Griffin urged the gathering, in Keighley, to vote BNP to ensure "the British people really realise the evil of what these people have done to our country".

The 47-year-old BNP chairman, and fellow party activist Mark Collett, 25, face a series of charges arising out of speeches filmed by BBC journalist Jason Gwynne, who posed as a BNP supporter in Bradford, for a documentary on the party.

Leeds Crown Court was told both men addressed a crowd at the Reservoir Tavern, Keighley, on January 19, 2004.

Reading excerpts from the speeches, prosecutor Rodney Jameson QC told the court Griffin said white society had turned into a multiracial "hell".

The jury was shown the speeches in which, when referring to Islam, Griffin said: "This wicked, vicious faith has expanded from a handful of cranky lunatics about 1,300 years ago. It's now sweeping country after country before it, all over the world. And if you read that book (the Koran), you'll find that that's what they want."

Speaking of recent attacks on young white girls, Griffin said: "The police force and elected governors haven't done a damn thing about it. Their good book (the Koran) tells them that that's acceptable.

"If you doubt it, go and buy a copy and you will find verse after verse and you can take any woman you want as long as it's not a Muslim woman."

Griffin's speech turned to allegations of violence by Asian Muslims against whites.

He said: "These 18, 19, and 25-year-old Asian Muslims who are seducing and raping white girls in this town right now are not particularlygood Muslims, they drink and all the rest of it, but still part of what they are doing comes from what they are taught is acceptable."

Griffin said Asian community leaders would condemn the attacks to the press, but not to the attackers themselves.

The court heard Collett addressed the gathering on the same evening, saying: "Let's show these ethnics the door in 2004."

Mr Jameson said that instead of contributing to a debate on multiculturalism, Collett's speeches were "little more than crude racist rants".
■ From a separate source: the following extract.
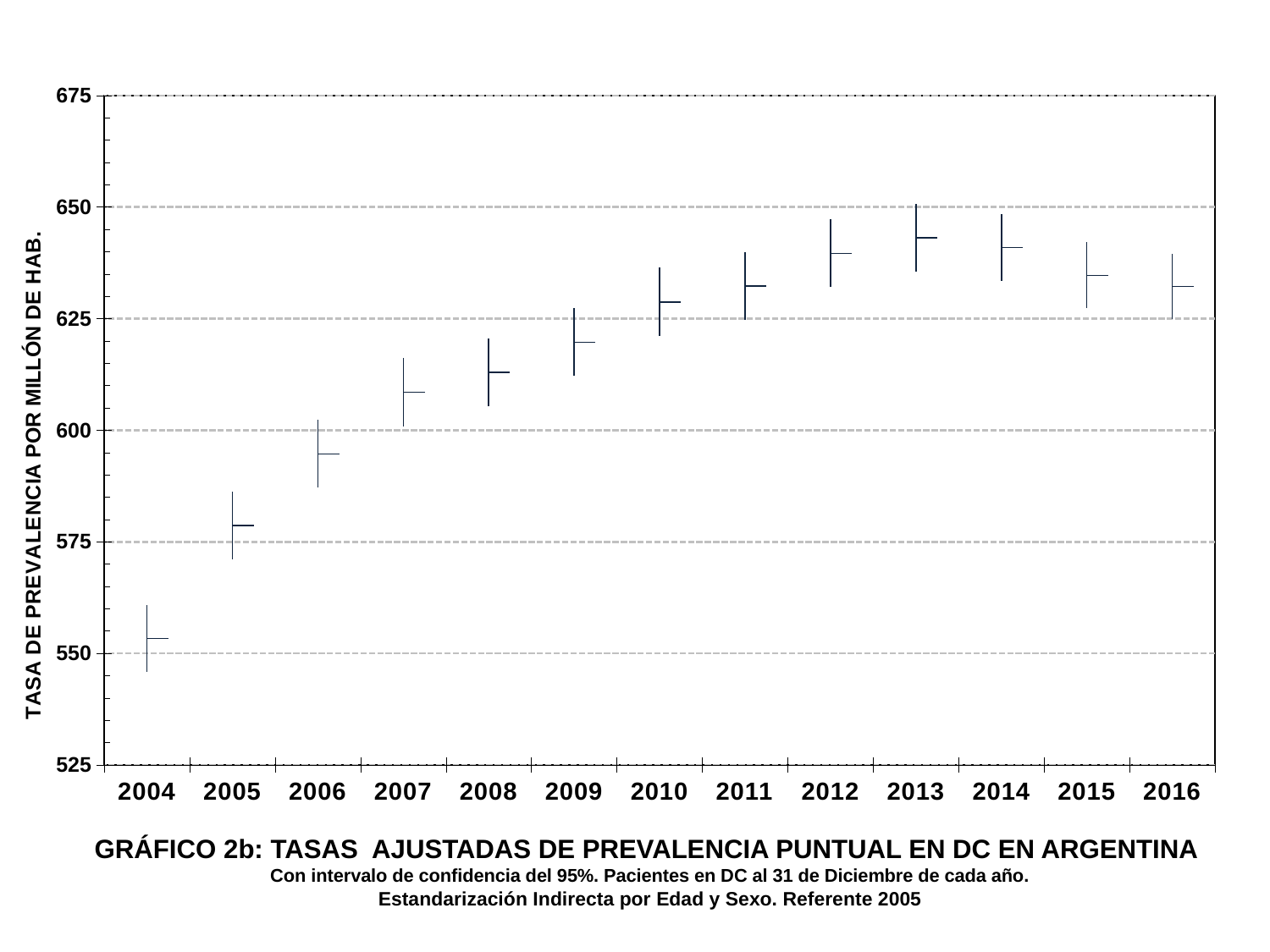
Is the value for 2004 greater or less than 550? greater Which year has the lowest adjusted prevalence rate? 2004 What is the label of the y axis? TASA DE PREVALENCIA POR MILLÓN DE HAB. Is the value for 2006 greater or less than 600? less Is the value for 2007 greater or less than 600? greater How many years are plotted on the x axis? 13 Do the values generally rise or fall from 2004 to 2013? rise Which is larger, the value for 2005 or the value for 2010? 2010 What kind of chart is shown on the slide? Scatter (point) chart with confidence interval bars Which is larger, the value for 2008 or the value for 2012? 2012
Mr Jameson read excerpts from a speech in which Collett said people in Bradford and Keighley were living in a "multiracial hell-hole" because of rapes and muggings which were always carried out by Asian people on white people.

During the speech, Collett said: "If the local papers saw what I was saying tonight, they would call me, and they would call you, racists.

"But the racism is against whites.

"When these Asians go out looking for a victim, they don't go looking for Asian victims. They don't go mugging Asian grandmas, they don't go stabbing each other, they don't go trying to solicit sex off little Pritesh or little Sanjita, they go straight to the whites because they are trying to destroy us and they are the racists."

In a speech, delivered at the Crossroads public house in Keighley on March 31, 2004, Collett said gangs of Asian lads wanted "to wipe out white people".

Mr Jameson said the men used the technique of building fear and resentment of Asian people by referring to rapes and muggings. He said they created a "nightmare vision", claiming Asians were entirely responsible for the crimes.

Griffin, a father of four, of Llanerfyl, Powys, mid Wales, denies one count of using words or behaviour intended to stir up racial hatred and an alternative count of using words or behaviour likely to stir up racial hatred. Collett, of Swithland Lane, Rothley, Leicestershire, denies four similar charges .

The Recorder of Leeds, Judge Norman Jones QC, adjourned the retrial until Monday, when the case for the defence is due to begin.